El método es tan simple como peligroso. Primero, la víctima recibe una avalancha de correos basura para generar presión y confusión. Luego aparece el supuesto “héroe”: un falso miembro del equipo de IT que contacta al empleado por Teams y le ofrece ayuda. En ese punto, convence al usuario de iniciar una sesión con Quick Assist, herramienta legítima de Microsoft que termina siendo usada para instalar archivos maliciosos disfrazados de componentes confiables del sistema.
Lo más preocupante es que A0Backdoor no se comunica como muchos malwares tradicionales. Según los investigadores, utiliza consultas DNS MX como canal de mando y control, una técnica mucho más sigilosa que puede pasar desapercibida en entornos donde la vigilancia está centrada en tráfico HTTP o patrones DNS más comunes. Esto convierte al ataque en una amenaza especialmente seria para organizaciones que confían demasiado en herramientas internas de colaboración.

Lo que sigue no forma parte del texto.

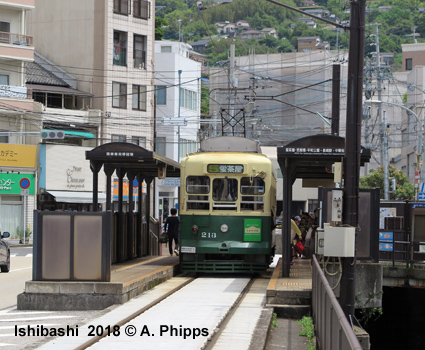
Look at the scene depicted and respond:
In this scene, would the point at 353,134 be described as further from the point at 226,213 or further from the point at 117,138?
the point at 117,138

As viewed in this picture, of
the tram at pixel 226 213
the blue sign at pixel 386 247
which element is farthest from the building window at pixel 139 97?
the tram at pixel 226 213

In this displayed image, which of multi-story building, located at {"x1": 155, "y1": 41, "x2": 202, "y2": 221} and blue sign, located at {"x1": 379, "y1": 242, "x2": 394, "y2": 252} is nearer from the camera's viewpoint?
blue sign, located at {"x1": 379, "y1": 242, "x2": 394, "y2": 252}

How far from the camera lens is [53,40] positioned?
57.3 metres

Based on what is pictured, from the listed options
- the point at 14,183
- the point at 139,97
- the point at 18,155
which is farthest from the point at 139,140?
the point at 14,183

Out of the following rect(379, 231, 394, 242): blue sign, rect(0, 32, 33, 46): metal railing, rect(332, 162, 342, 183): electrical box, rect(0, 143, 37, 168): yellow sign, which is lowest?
rect(379, 231, 394, 242): blue sign

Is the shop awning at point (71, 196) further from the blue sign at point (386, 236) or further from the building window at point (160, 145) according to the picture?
the blue sign at point (386, 236)

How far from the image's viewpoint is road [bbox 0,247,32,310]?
18469 mm

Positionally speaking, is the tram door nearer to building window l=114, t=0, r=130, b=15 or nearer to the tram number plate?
building window l=114, t=0, r=130, b=15

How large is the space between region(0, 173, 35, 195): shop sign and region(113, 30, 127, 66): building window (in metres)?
11.7

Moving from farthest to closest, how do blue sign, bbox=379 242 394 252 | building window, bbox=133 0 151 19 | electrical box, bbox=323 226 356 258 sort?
building window, bbox=133 0 151 19
blue sign, bbox=379 242 394 252
electrical box, bbox=323 226 356 258

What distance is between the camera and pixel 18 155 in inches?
1861

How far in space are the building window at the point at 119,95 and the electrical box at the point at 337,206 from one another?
4229 centimetres

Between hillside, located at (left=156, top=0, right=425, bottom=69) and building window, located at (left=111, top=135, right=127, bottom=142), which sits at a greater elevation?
hillside, located at (left=156, top=0, right=425, bottom=69)

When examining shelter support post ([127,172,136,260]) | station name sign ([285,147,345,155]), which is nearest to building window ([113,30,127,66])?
shelter support post ([127,172,136,260])
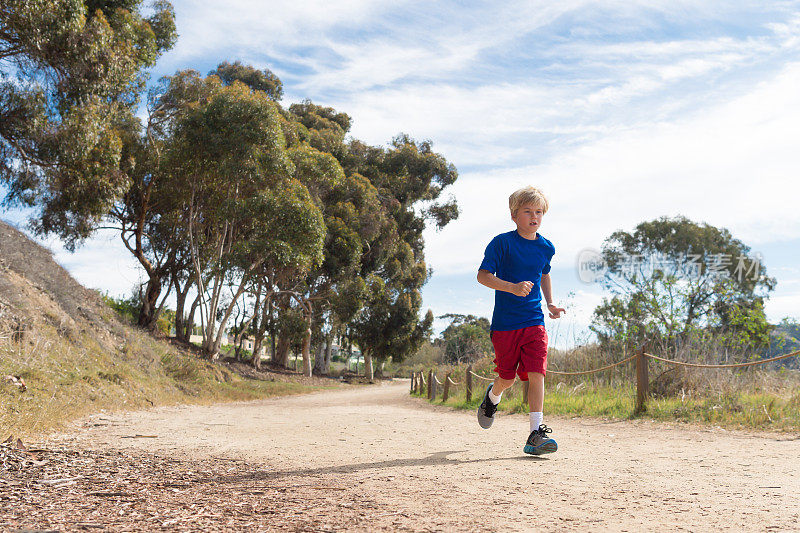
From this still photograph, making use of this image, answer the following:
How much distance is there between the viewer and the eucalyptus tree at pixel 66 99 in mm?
11125

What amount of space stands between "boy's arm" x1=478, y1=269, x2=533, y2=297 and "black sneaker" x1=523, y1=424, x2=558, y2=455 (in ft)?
3.68

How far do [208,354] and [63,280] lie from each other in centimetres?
651

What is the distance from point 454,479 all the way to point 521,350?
126 centimetres

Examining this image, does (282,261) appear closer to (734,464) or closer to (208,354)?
(208,354)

Los analistas también señalan que estas tácticas recuerdan la evolución operativa de actores vinculados al ecosistema de Black Basta, conocido por campañas que terminan en robo masivo de datos o despliegue de ransomware. En otras palabras, una simple conversación por Teams podría ser el primer paso hacia una crisis corporativa completa.
La lección es clara: en ciberseguridad, la confianza mal colocada puede costar millones. Las empresas deben reforzar políticas internas para que el área de IT nunca solicite acceso remoto sin un ticket previo, limitar el uso de Quick Assist y vigilar patrones inusuales de consultas DNS. Porque hoy, el ataque más peligroso no siempre entra por un archivo adjunto: a veces llega como un mensaje “amable” dentro de una herramienta que todos usan a diario.